Council and participants took into consideration that migration and its nexus to development has a huge potential for Africa’s development, stressing that the benefits of migration to investments from remittances currently outweigh Official Development Assistance (ODA) and, therefore, the need to deploy the available instruments to address migration and mobility issues in Africa, including the free movement Agenda and the Continental Free trade Agreement.

Council and participants underscored the importance of the Abuja Treaty Establishing the African Economic Community (1991) that demonstrates the political commitment of African countries to achieve regional integration agenda, including free movement, with Regional Economic Communities (RECs) to serve as building blocks towards the unity of the continent.

Council and participants commended Member States that have already taken steps to facilitate free movement and mobility of people within the continent.
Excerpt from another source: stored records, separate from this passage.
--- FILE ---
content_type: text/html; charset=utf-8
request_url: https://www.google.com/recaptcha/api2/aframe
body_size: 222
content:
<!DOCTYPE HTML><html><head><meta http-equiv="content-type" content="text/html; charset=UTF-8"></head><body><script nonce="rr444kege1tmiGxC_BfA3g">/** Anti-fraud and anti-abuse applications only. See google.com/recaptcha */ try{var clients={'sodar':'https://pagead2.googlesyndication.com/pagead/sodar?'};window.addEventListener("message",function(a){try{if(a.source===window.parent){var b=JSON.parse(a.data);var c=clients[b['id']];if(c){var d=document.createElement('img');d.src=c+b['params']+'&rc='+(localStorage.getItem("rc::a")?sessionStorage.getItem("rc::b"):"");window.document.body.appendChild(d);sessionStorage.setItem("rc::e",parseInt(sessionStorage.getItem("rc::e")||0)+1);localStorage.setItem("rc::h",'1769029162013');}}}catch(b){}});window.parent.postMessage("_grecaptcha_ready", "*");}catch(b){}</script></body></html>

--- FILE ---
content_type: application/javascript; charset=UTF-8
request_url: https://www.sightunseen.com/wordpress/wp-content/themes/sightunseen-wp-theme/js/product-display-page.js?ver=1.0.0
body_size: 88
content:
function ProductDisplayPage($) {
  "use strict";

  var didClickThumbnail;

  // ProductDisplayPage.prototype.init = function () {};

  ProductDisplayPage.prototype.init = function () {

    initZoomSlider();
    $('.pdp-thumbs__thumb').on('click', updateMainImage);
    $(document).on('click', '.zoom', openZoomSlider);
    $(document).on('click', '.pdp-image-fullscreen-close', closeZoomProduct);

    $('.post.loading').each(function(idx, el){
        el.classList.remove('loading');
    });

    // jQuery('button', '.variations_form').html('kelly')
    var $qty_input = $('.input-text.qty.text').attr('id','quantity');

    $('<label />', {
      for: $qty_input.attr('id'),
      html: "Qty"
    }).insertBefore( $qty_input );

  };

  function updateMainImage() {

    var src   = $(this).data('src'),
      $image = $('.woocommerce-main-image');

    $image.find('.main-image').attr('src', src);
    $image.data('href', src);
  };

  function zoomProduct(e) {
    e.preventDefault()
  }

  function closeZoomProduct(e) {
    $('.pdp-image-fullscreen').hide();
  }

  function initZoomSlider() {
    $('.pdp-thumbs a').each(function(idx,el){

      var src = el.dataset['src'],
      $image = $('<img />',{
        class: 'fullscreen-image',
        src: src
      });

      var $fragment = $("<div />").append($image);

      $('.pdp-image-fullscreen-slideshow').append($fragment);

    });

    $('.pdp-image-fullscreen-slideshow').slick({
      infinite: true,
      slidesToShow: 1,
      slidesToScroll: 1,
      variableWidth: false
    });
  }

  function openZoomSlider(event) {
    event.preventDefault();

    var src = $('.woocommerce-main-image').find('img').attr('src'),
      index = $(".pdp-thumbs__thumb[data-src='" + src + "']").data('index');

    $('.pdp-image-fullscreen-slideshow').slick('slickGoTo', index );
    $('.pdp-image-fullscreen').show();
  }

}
They recognised measures taken in this regard by Rwanda, Ghana, Seychelles, Mauritius and, recently, by Kenya and Nigeria.
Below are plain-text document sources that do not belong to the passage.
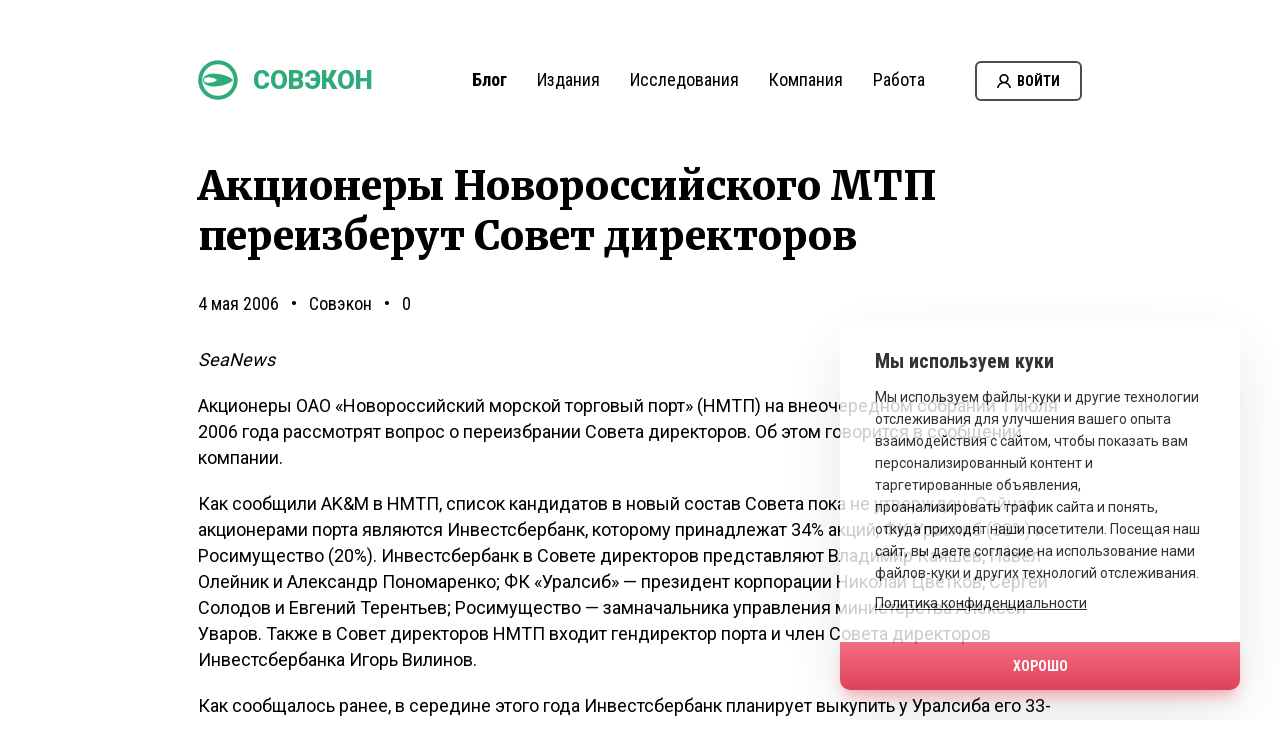

--- FILE ---
content_type: image/svg+xml
request_url: https://sovecon.ru/wp-content/themes/sovecon/img/common/login-icon-black.svg
body_size: 619
content:
<?xml version="1.0" encoding="UTF-8"?>
<svg width="14px" height="14px" viewBox="0 0 14 14" version="1.1" xmlns="http://www.w3.org/2000/svg" xmlns:xlink="http://www.w3.org/1999/xlink">
    <!-- Generator: Sketch 52.4 (67378) - http://www.bohemiancoding.com/sketch -->
    <title>login-icon-black</title>
    <desc>Created with Sketch.</desc>
    <g id="login-icon-black" stroke="none" stroke-width="1" fill="none" fill-rule="evenodd">
        <path d="M9.8,8.4 C10.9666485,7.54445051 11.6666667,6.14445051 11.6666667,4.66666667 C11.6666667,2.10001818 9.56664848,0 7,0 C4.43335152,0 2.33333333,2.10001818 2.33333333,4.66666667 C2.33333333,6.14445051 3.03331515,7.54445051 4.2,8.4 C1.94445051,9.41108081 0.31109899,11.511099 0,14 L1.55556768,14 C1.94445051,11.3555677 4.27778384,9.33333333 7,9.33333333 C9.72221616,9.33333333 12.0555495,11.3555677 12.4444323,14 L14,14 C13.688901,11.511099 12.0555495,9.41111717 9.8,8.4 Z M7,7.77776566 C5.28886465,7.77776566 3.88890101,6.37776566 3.88890101,4.66666667 C3.88890101,2.95556768 5.28890101,1.55556768 7,1.55556768 C8.71109899,1.55556768 10.111099,2.95556768 10.111099,4.66666667 C10.111099,6.37776566 8.71113535,7.77776566 7,7.77776566 Z" id="Shape" fill="#000000" fill-rule="nonzero"></path>
    </g>
</svg>

--- FILE ---
content_type: image/svg+xml
request_url: https://sovecon.ru/wp-content/themes/sovecon/img/common/burger-black.svg
body_size: 369
content:
<?xml version="1.0" encoding="UTF-8"?>
<svg width="19px" height="16px" viewBox="0 0 19 16" version="1.1" xmlns="http://www.w3.org/2000/svg" xmlns:xlink="http://www.w3.org/1999/xlink">
    <!-- Generator: Sketch 52.4 (67378) - http://www.bohemiancoding.com/sketch -->
    <title>burger-black</title>
    <desc>Created with Sketch.</desc>
    <g id="burger-black" stroke="none" stroke-width="1" fill="none" fill-rule="evenodd">
        <rect id="Rectangle" fill="#000000" fill-rule="nonzero" x="0" y="0" width="19" height="2" rx="1"></rect>
        <rect id="Rectangle" fill="#000000" fill-rule="nonzero" x="0" y="7" width="19" height="2" rx="1"></rect>
        <rect id="Rectangle" fill="#000000" fill-rule="nonzero" x="0" y="14" width="19" height="2" rx="1"></rect>
    </g>
</svg>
Council and participants recognized that migration and mobility within the context of Africa’s integration will play a key role in unleashing the continent’s growth potential. They also underlined the imperative need for secured borders to facilitate peaceful cross border mobility of people and defuse the perception that link migration to insecurity and instability.

Council and participants recalled the communiqué of the 661st  PSC meeting held on 16 February 2017, at Ministerial Level, on Free Movement of People and Goods and its implication on Peace and Security in Africa, in which Council stressed the need for AU Member States to further enhance mutual trust, cooperation and collaboration in addressing security challenges related to free movement of people and goods, in order to prevent terrorist and criminal groups from taking advantage and exploiting such facilities. They stressed the need for effective management of migration in Africa, with a view to avoid its potential detrimental effects, in particular with regard to security and socio-economic cohesion of both communities of origin and destination. They further underscored the importance for enhanced collaboration between and among Member States Immigration, Defense, Security and Intelligence services, in close collaboration with relevant African and international institutions.

Council and participants underscored the need to take into account concerns expressed by some Member States and reiterated the need to address the potential impacts of migration in all its manifestations, including insecurity that may be associated with unregulated and irregular movements of people. They urged all Member States through regional cooperation and mechanisms to counteract enablers of irregular migration, including organized criminal network/groups that operate across borders through human trafficking and smuggling of migrants as a business.

Council and participants stressed that the responsibility of any Member State is to protect its citizens and those within its territories. In this regard, they appreciated the readiness expressed by Member States to receive their nationals returning from Libya and, urged them to provide conducive and peaceful environment and more development opportunities to stem out perilous outward migration for better opportunities overseas.

Council agreed to remain actively seized of the matter.